Yearbook Idea: Make a Halloween Party & Costumes Section

Get your costume ready – it’s Halloween!
Photo credit: Flickr CC user Tommy and Georgie

My friends will attest that it doesn’t take much convincing to get me into a costume. If any party has a hint of a theme to it, it’s guaranteed I’ll take it and run with it. So it should come as no big surprise that it is my favorite holiday!

Happy Halloween, America!

I have always looked forward to this day and often have my costume planned out months in advance. I have to admit I’ve slacked off a little in recent years with the pre-planning, but hear me out: San Francisco is the costume party capitol of the world–everyone has a costume closet and can have something prepped and ready to rock at the word “party.” I might not be going as elaborate as my awesome Rockford Peach costume last year, but I have a few ideas up my sleeve for tonight’s festivities.

For me, Halloween is a time where everyone can live out their childhood fantasy of being an astronaut or superhero or fairy princess. The sky is the limit, which means that there’s no limit to the fun yearbook ideas that can be hatched on this day.

Begin by documenting the student’s wild and creative costumes with pictures that can be placed within the pages of the yearbook and on the yearbook’s social media channels. Make sure there is a point person on staff who is responsible for capturing this holiday. You don’t want to miss your chance to capture some colorful, creative and even scary moments through photos because nobody was leading the assignment.

Here in the United States we take Halloween very seriously, from our haunted corn mazes down to trick or treating, and all of this should be documented as well. However, another fun way to highlight Halloween in the year book is with its international history.

Here are some ways that people in other parts of the world celebrate Halloween:

– In Ireland, people eat a traditional cake called a “barnbrack” on Halloween. It has a fruitcake consistency and has a special treat baked into its center that will tell the eater’s future.

– Carved pumpkins are synonymous with Halloween today, but in parts of the United Kingdom, kids gather around to carve–beets and turnips. According to, this tradition stems from the old days when people would carve turnip lanterns to protect their home from evil spirits.

– Many kids leave milk and cookies out for Santa Claus on Christmas Eve, but in Austria they leave bread out. However, it’s not for Jolly Old Saint Nick. Austrians believe leaving bread and water outside with the lights on will let their dead ancestors know they are welcome.

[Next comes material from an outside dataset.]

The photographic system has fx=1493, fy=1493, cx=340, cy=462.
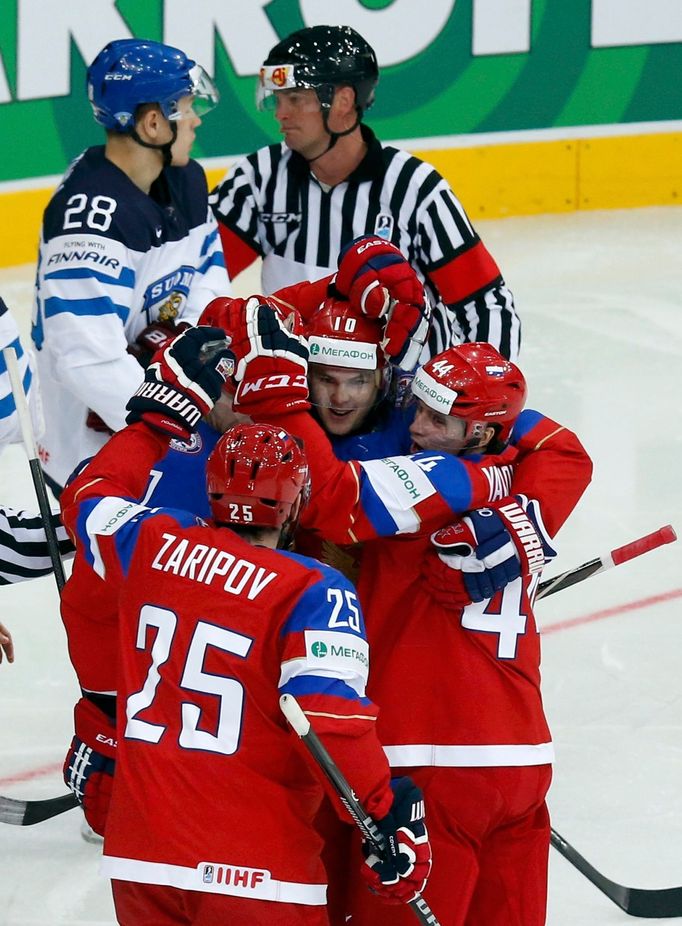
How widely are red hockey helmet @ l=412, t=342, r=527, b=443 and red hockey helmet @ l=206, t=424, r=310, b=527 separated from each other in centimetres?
33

Why not use the holiday as a teaching point for the student body? Have members of the yearbook staff ask students what Halloween traditions they have with their friends and family. Did they have any idea of the history behind this fun holiday? How have publications, such as yearbooks, expanded their understanding of this holiday? Yearbook ideas don’t need to be limited to entertainment and capturing memories (though they should always include these!). You’re a part of the educational system and as such you can use your spreads to advance student awareness and understanding, while at the same time celebrating all that the holiday means to your student body.